• Gestellte Aufgabe A: Was wurde laut dem Text über hochsensible Kinder meistens gemacht, wenn diese Kinder in der Schule unruhig wurden?
• Gestellte Aufgabe B: Schreiben Sie den Text über hochsensible Kinder im Anschluss an seinen letzten Satz weiter.

==== Lesetext

Hochsensible Kinder geben Zeichen
Mit der Zeit habe ich gelernt, die Zeichen zu verstehen, wann Stefan überfordert war. Auch als Lehrerin waren mir solche Zeichen eine grosse Hilfe. Die hochsensiblen Kinder waren wie Seismographen für mich. Wenn sie unruhig wurden, wusste ich, dass ich etwas verändern musste. Meistens haben wir dann mehrere Lieder gesungen, so dass wir nachher wieder konzentriert arbeiten konnten. Oft zeigt sich die Tendenz zur Überforderung in einer körperlichen Unruhe. In einer solchen Situation Druck zu machen ist eher kontraproduktiv. Meistens hilft es sofort, wenn Raum und Zeit zur Entspannung geschaffen wird.
Individuelle Förderung
Wichtig war mir bei meinen eigenen Kindern und auch in der Schule die Förderung der Stärken der Kinder. Hochsensible Kinder sind oft sehr kreativ und einfühlsam. Sie können sich in besonderem Masse in andere Menschen hineinversetzen und haben grosses Verständnis für deren Gefühle. Dieses "Faible" zu fördern bereichert nicht nur den Familienalltag. Nein, es fördert den Gemeinschaftssinn auch in der Schule.
Ich habe als Kind gelernt, dass ich an meinen Schwächen arbeiten muss, damit diese kleiner werden und wenn möglich verschwinden. An etwas zu arbeiten, das ich sowieso nicht so gut kann, nimmt mir die Motivation und schwächt mein Selbstbewusstsein. Kann ich aber meine Stärken ausbauen, dann wächst meine Motivation, etwas Neues dazu zu lernen.

========
==== Datenzeilen

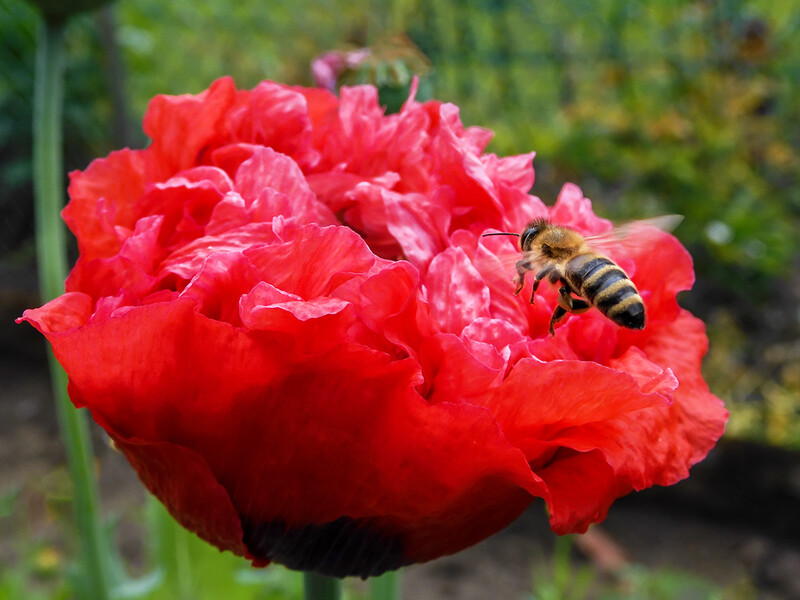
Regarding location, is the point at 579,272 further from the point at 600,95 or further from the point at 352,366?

========

• Antwort A: Meistens wurden mehrere Lieder gesungen, damit nachher wieder konzentriert gearbeitet werden konnte.

• Antwort B:
Abschliessend
Ich möchte andere Eltern ermutigen, die Hochsensibilität ihres Kindes als Geschenk zu sehen. Natürlich kann die Situation oft sehr mühsam werden und es braucht dann viel Geduld. Doch mit Liebe und ein bisschen Kreativität können wir unseren hochsensiblen Kindern helfen, ihr Leben leichter zu meistern. Die tiefe Verbundenheit, die aus diesem Verständnis entstehen kann, ist unbezahlbar.
Mein Wunsch als Mutter und Lehrperson war immer, unsere hochsensiblen Kinder zu unterstützen, so dass sie sich in ihren einzigartigen Fähigkeiten entfalten können.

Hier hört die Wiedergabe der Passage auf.